House Bill 229 pushes to have more split custody arrangements, instead of defaulting to a custodial and non-custodial parent. A St. Louis dad is part of a team advocating for the change.
Right now, if single or divorcing parents cannot agree on custody out of court, it's up to the judge. Some argue the courts favor mothers over fathers. But this bill would set the starting point for any child custody case to be 50/50, until one side proves it should be otherwise.
It's an arrangement Mark Ludwig only wishes he would have had.
"I would just sit here crying every night," said Ludwig, thinking of the time after his son was born when he didn't get to see him.
Ludwig kept a diary of every day of his 9-year-old son's life and on many of the first pages, he wrote of the pain of not being together.
"Not only am I not one of the only ones, this is prevalent all over America," said Ludwig.

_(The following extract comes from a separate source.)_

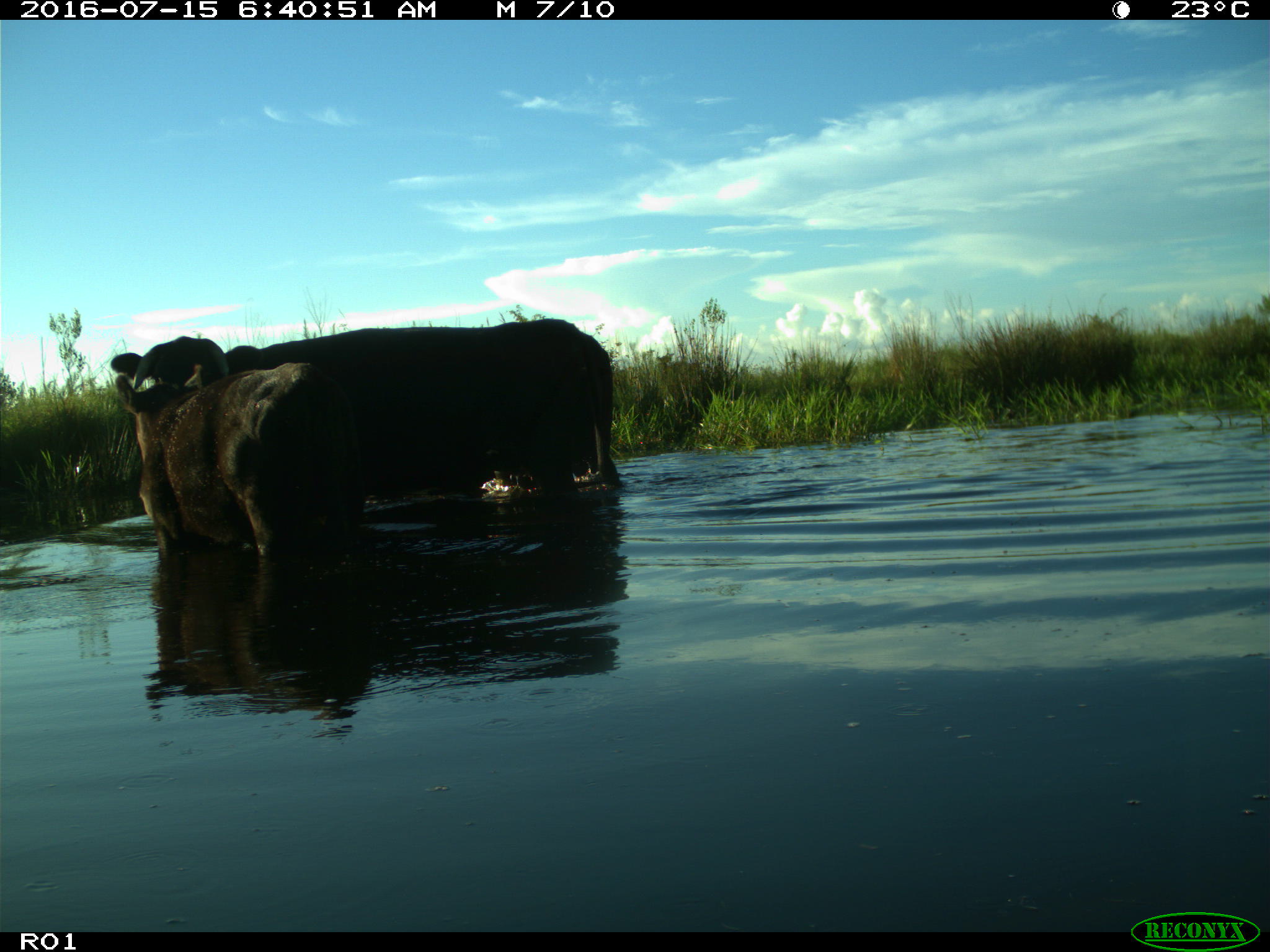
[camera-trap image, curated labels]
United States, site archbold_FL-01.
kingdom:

Ludwig is the non-custodial parent, meaning his son lives with his mom and Ludwig sees him on weekends, and sometimes for a few hours during the week. He never imagined the courts would so quickly set that arrangement.
"My initial thought was immediately both of us would get 50/50 custody, the child has a mother and a father. I was highly surprised," said Ludwig.
In the years since, Ludwig became the executive director of Americans for Equal Shared Parenting. He is part of a larger group pushing to change how custody cases are decided in Missouri.
"The bill is a 50/50 rebuttal of presumption. What that means is when two parents walk into a courtroom after a divorce, the child is presumed to have equal access to both parents. It's rebuttable, meaning we don't want to give a cookie cutter approach," said Ludwig.
But some family law attorneys worry the change would be taken too far.
"Whenever we talk about a rebuttable presumption, when we make a new law, it does seem over time that becomes not rebuttable, but chiseled in stone. And the rebuttable part goes away," said Cary Mogerman, attorney at Carmody MacDonald. "It's saying every family should be treated the same way and every family is quite different."
"Right now we have a rubber stamp almost of one parent is going to get every other weekend. We're just wanting to move the ball to the 50 yard line when you start off," said Ludwig.
This bill already passed the Missouri House and just this week a Senate committee. Next, it will go to the Senate floor and, if passed, would still have to be signed by the governor.
Ludwig is pushing for similar legislation in other states, too.